Action item ▸ Because the images are not wanted, restate every line below word for word without them.

Records provided ▸
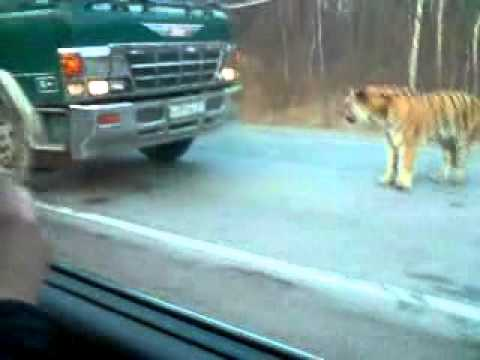 тигр в Бикине.mp4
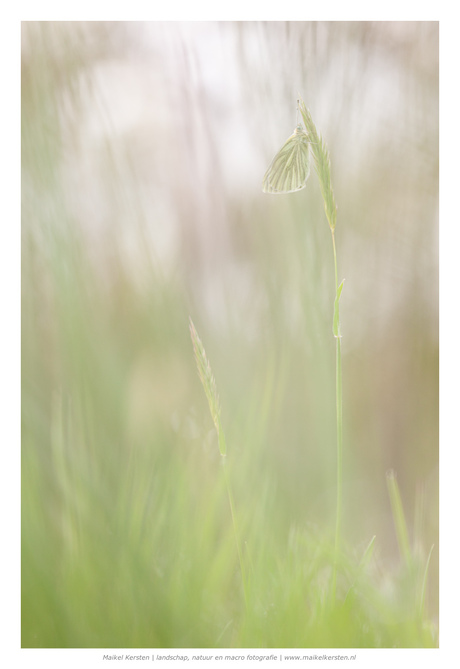 Faded Butterfly | natuurgebied | Groesbeek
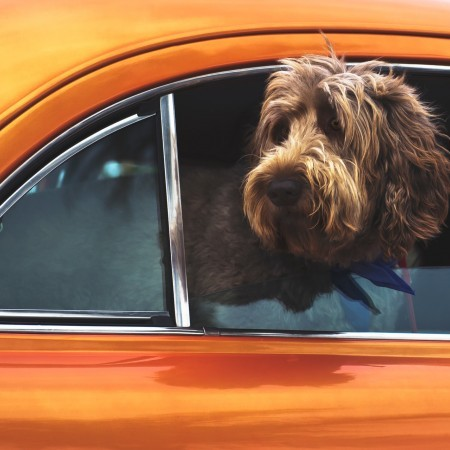 Dogs in Hot Cars - Not long is too long image
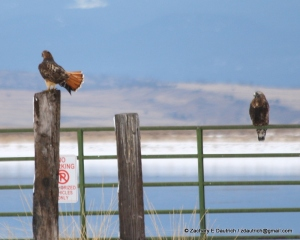 red-tailed hawk shows off the goods to rough-legged hawk Klamath Basin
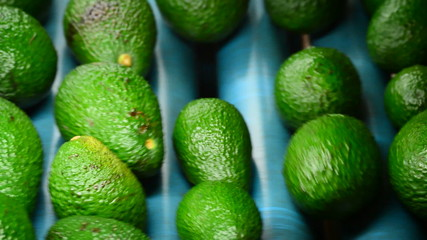 Hass avocados in packaging line, close up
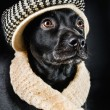 Cute mutt wearing a vintage hat - Stock Photo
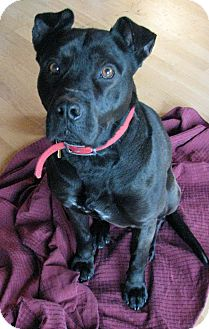 Labrador Retriever/American Staffordshire Terrier Mix Dog for adoption in Chicago, Illinois - ROCKWELL
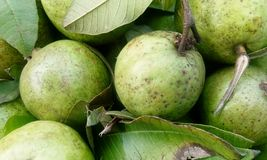 Fresh guava fruit in wooden tray royalty free stock images
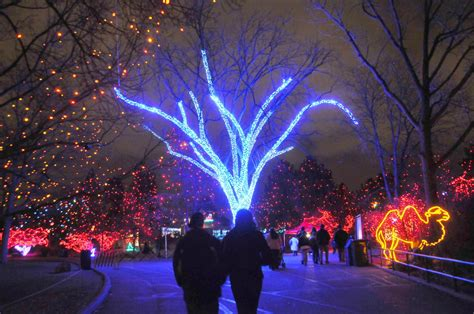 denver holiday lights visit denver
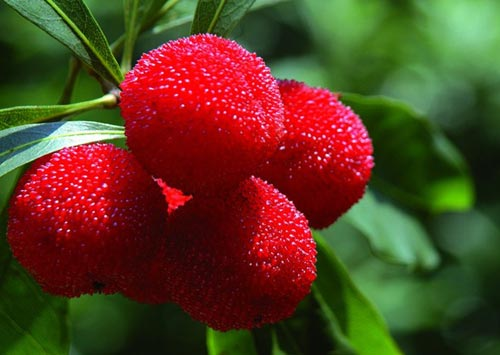 Những trái cây, hạt rừng hút khách thủ đô - 5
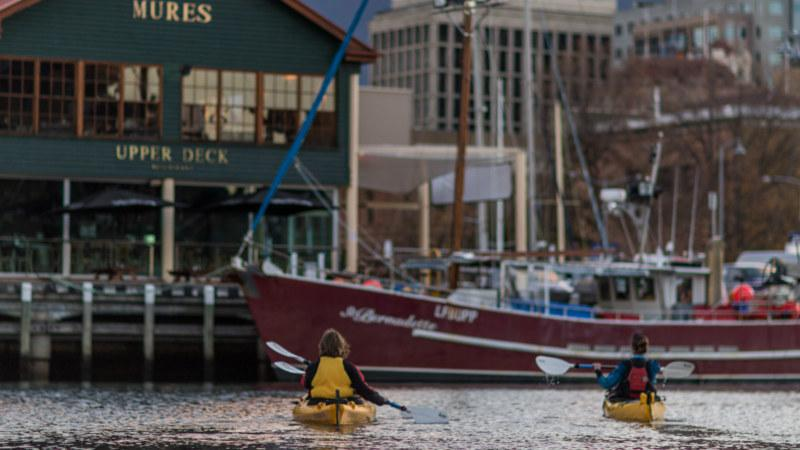 There's no better way to explore Hobart's picturesque habourside than by Kayak!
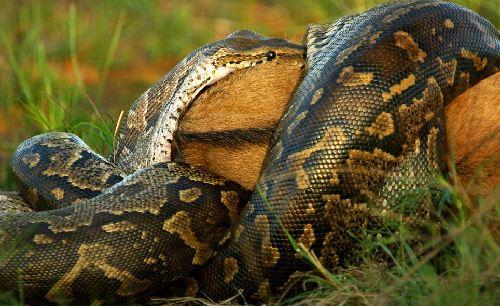 非洲蟒蛇活生生吞食羚羊 震惊场面令人心颤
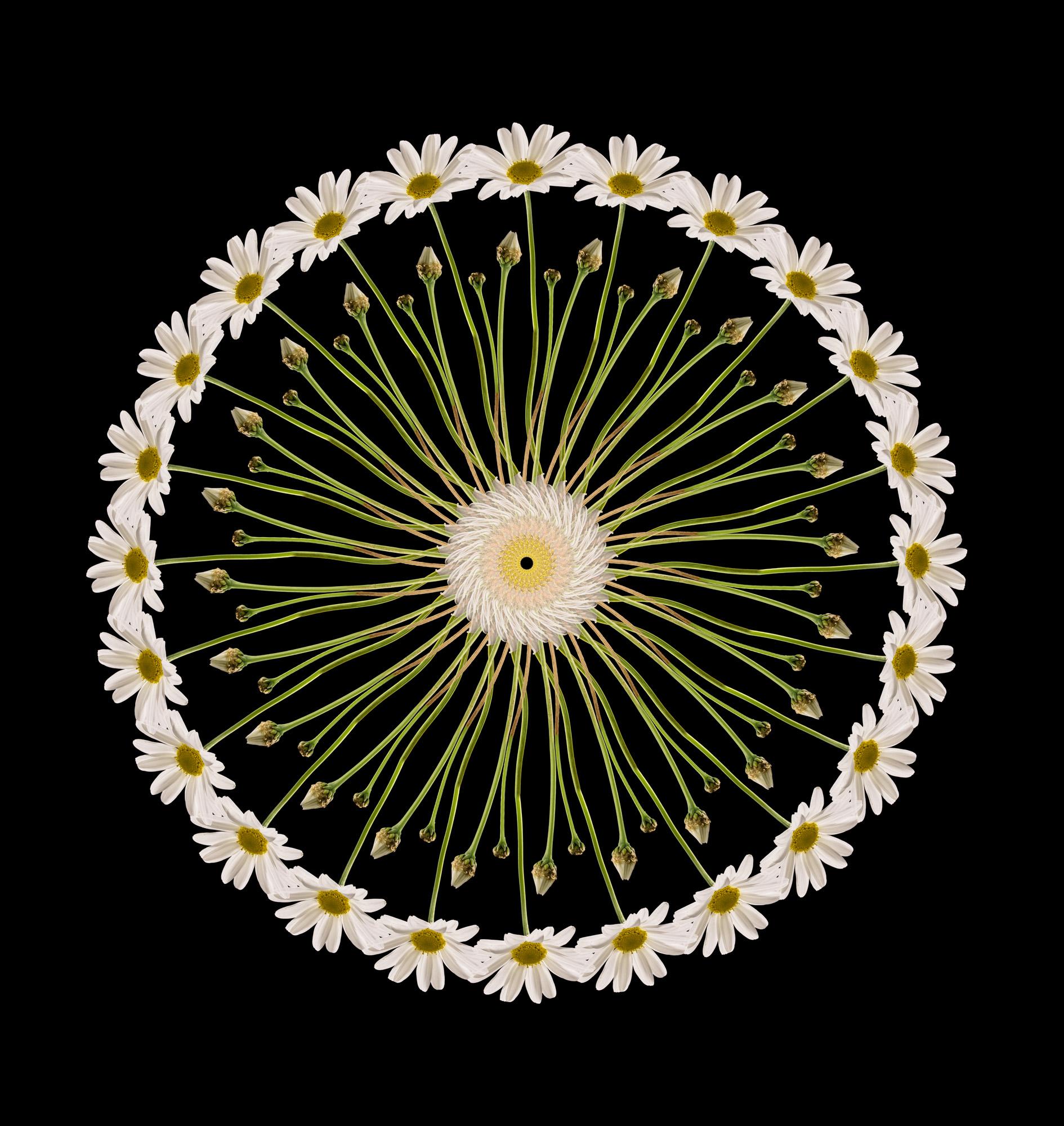 Daisy flowers abstract artwork.jpg
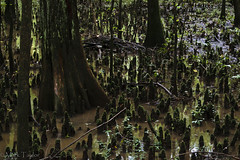Dagobah (*Ranger*) Tags: nikond3300 cypress knees swamp forest water green tennessee pinsonmoundsstatearchaeologicalpark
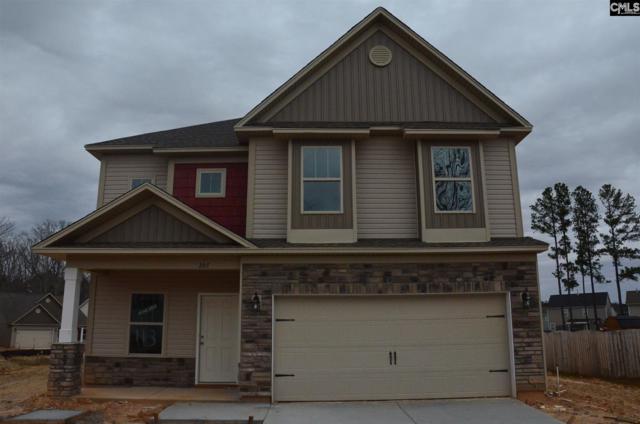 207 Ventnor Avenue, Chapin, SC 29036 (MLS #468586) :: EXIT Real Estate Consultants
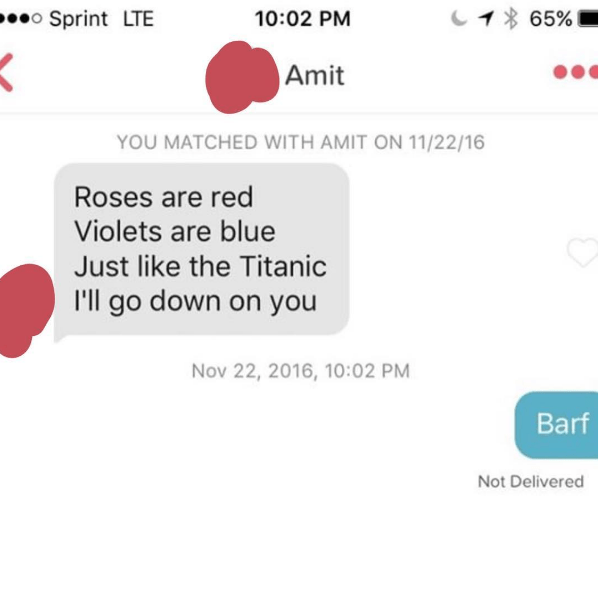 Text - o Sprint LTE 10:02 PM 65% Amit YOU MATCHED WITH AMIT ON 11/22/16 Roses are red Violets are blue Just like the Titanic I'll go down on you Nov 22, 2016, 10:02 PM Barf Not Delivered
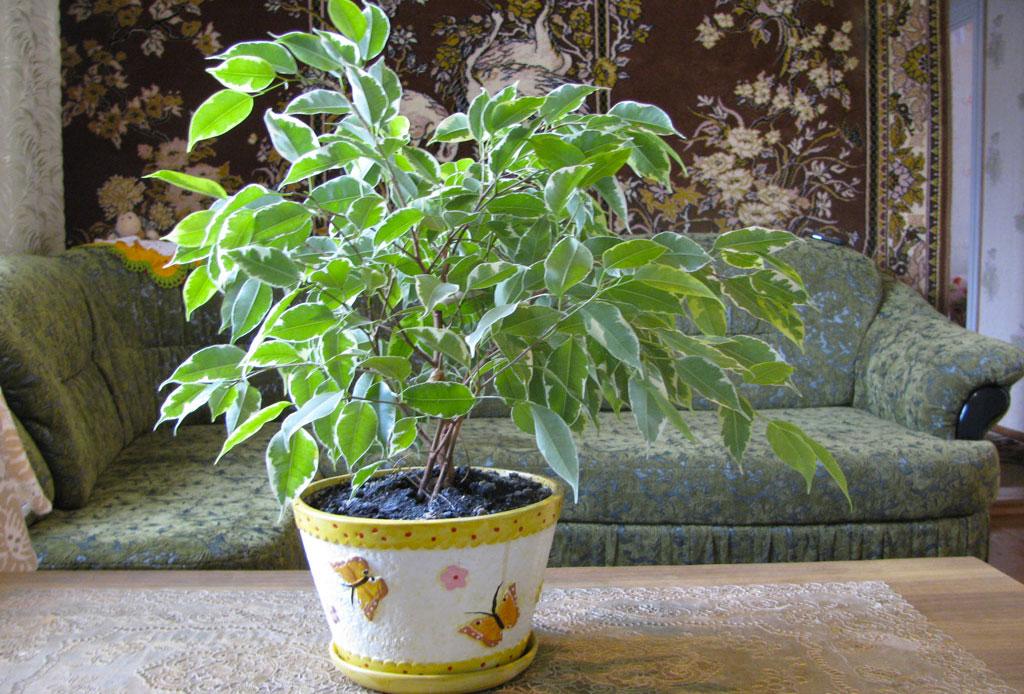 La planta ideal para cada tipo de habitación - plantas_cuarto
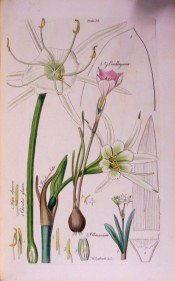 This line drawing shows several bulbous plants, including the present one, shown as bulb, leaf and flower.  Herbert pl.35, 1837.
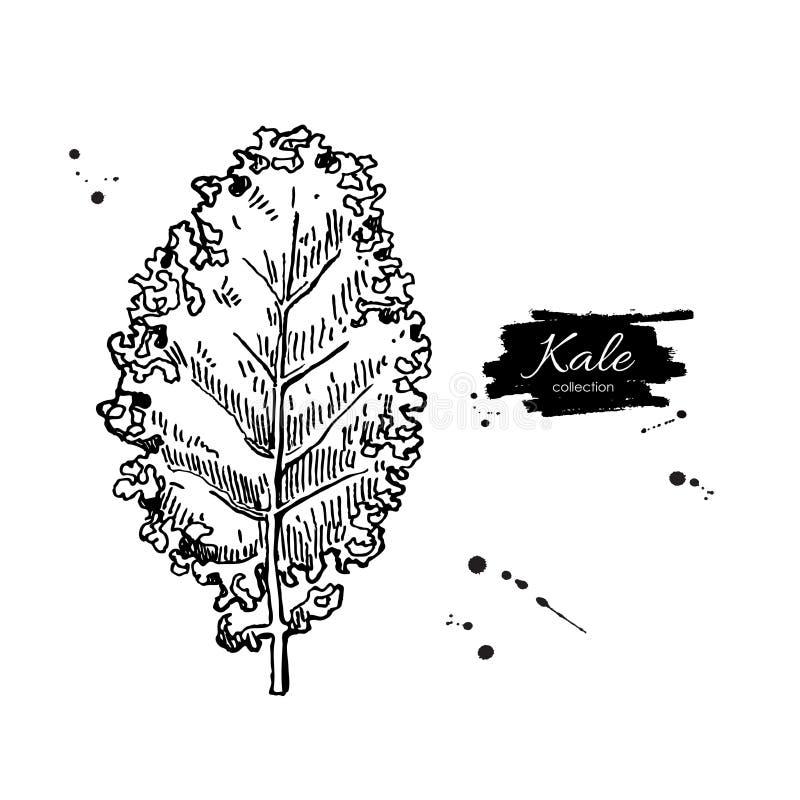 Mão da couve tirada Ilustração gravada vegetal do estilo ilustração do vetor
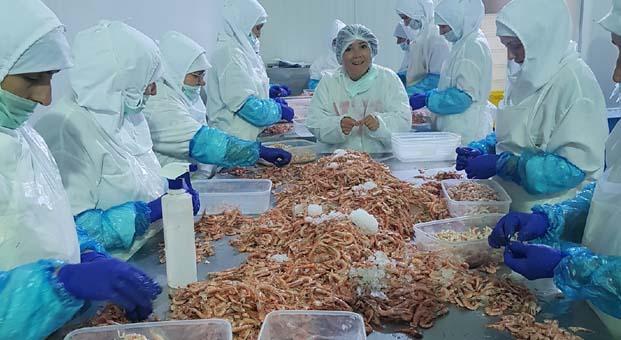 Erkekler denize, kadınlar üretime açılıyor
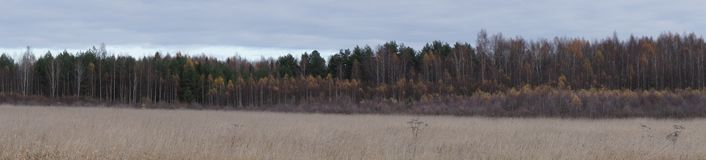 Late autumn in the Moscow region. After the first night frosts Royalty Free Stock Photos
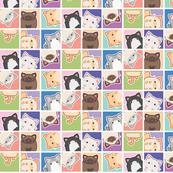pretty kitty squares
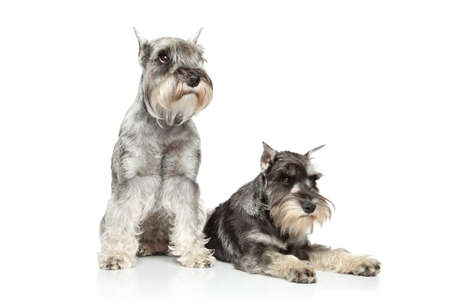 miniature breed: Dos schnauzer miniatura situada sobre un fondo blanco Foto de archivo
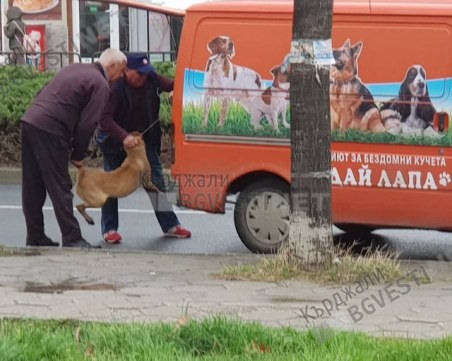 Нечовешко отношение към кучетата в кърджалийски приют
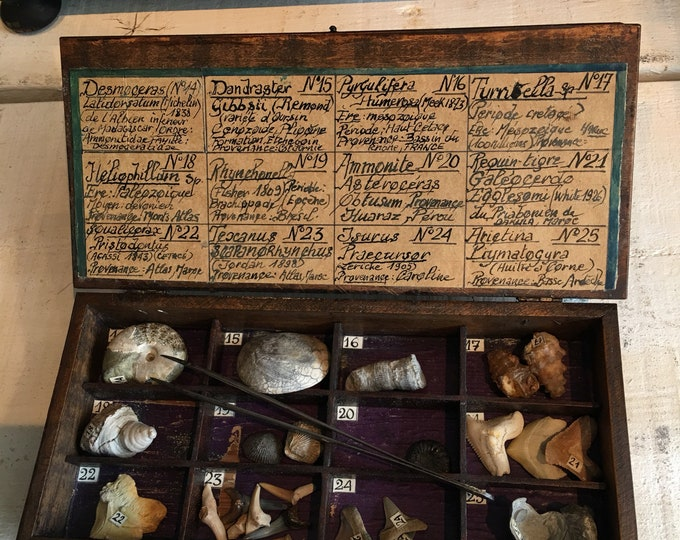 Antique fossils wood box French museum style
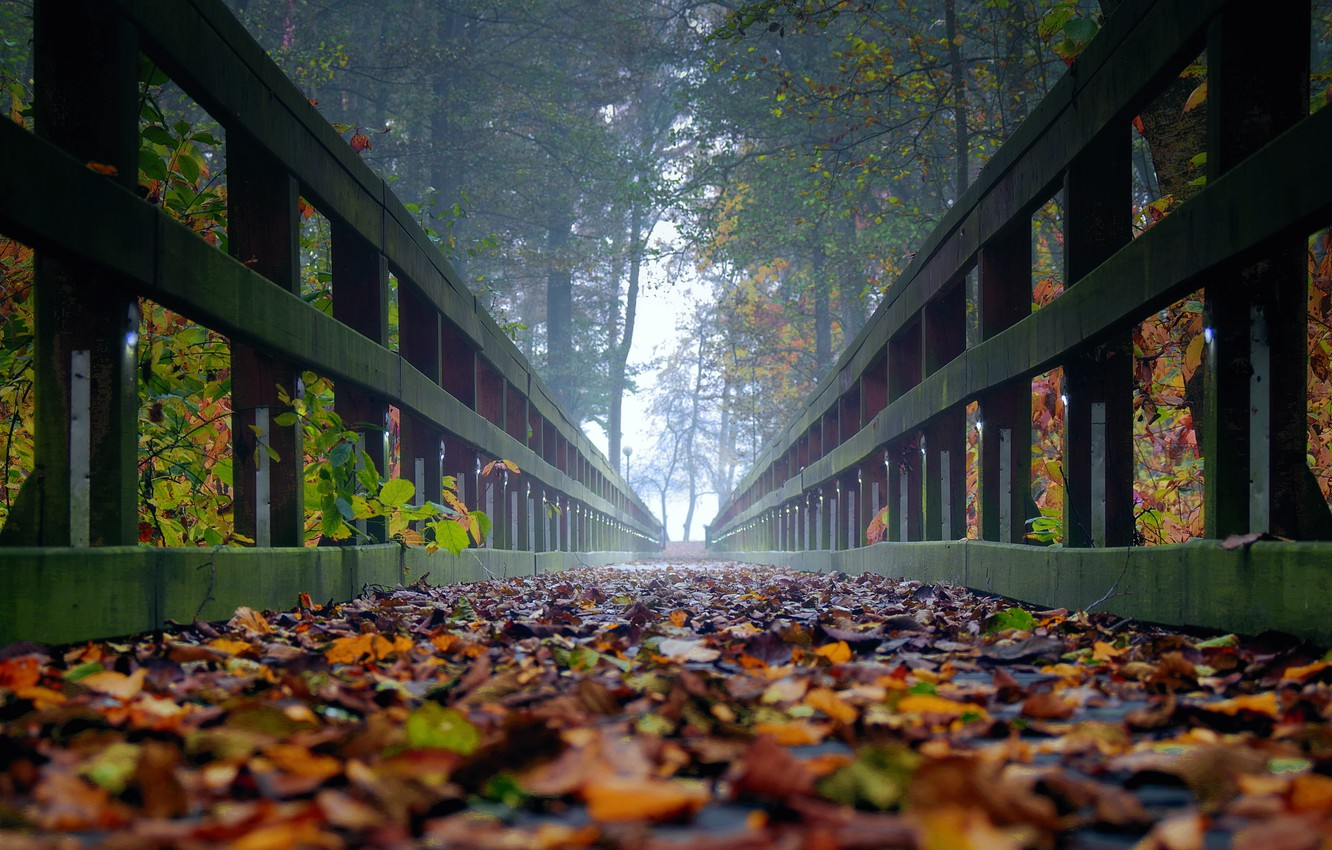 Photo wallpaper autumn, leaves, trees, fog, the bridge, ultra hd, autumn in the forest, bridge in the …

Response below ▸
 тигр в Бикине.mp4
 Faded Butterfly | natuurgebied | Groesbeek
 Dogs in Hot Cars - Not long is too long image
 red-tailed hawk shows off the goods to rough-legged hawk Klamath Basin
 Hass avocados in packaging line, close up
 Cute mutt wearing a vintage hat - Stock Photo
 Labrador Retriever/American Staffordshire Terrier Mix Dog for adoption in Chicago, Illinois - ROCKWELL
 Fresh guava fruit in wooden tray royalty free stock images
 denver holiday lights visit denver
 Những trái cây, hạt rừng hút khách thủ đô - 5
 There's no better way to explore Hobart's picturesque habourside than by Kayak!
 非洲蟒蛇活生生吞食羚羊 震惊场面令人心颤
 Daisy flowers abstract artwork.jpg
Dagobah (*Ranger*) Tags: nikond3300 cypress knees swamp forest water green tennessee pinsonmoundsstatearchaeologicalpark
 207 Ventnor Avenue, Chapin, SC 29036 (MLS #468586) :: EXIT Real Estate Consultants
 Text - o Sprint LTE 10:02 PM 65% Amit YOU MATCHED WITH AMIT ON 11/22/16 Roses are red Violets are blue Just like the Titanic I'll go down on you Nov 22, 2016, 10:02 PM Barf Not Delivered
 La planta ideal para cada tipo de habitación - plantas_cuarto
 This line drawing shows several bulbous plants, including the present one, shown as bulb, leaf and flower.  Herbert pl.35, 1837.
 Mão da couve tirada Ilustração gravada vegetal do estilo ilustração do vetor
 Erkekler denize, kadınlar üretime açılıyor
 Late autumn in the Moscow region. After the first night frosts Royalty Free Stock Photos
pretty kitty squares
 miniature breed: Dos schnauzer miniatura situada sobre un fondo blanco Foto de archivo
 Нечовешко отношение към кучетата в кърджалийски приют
 Antique fossils wood box French museum style
 Photo wallpaper autumn, leaves, trees, fog, the bridge, ultra hd, autumn in the forest, bridge in the …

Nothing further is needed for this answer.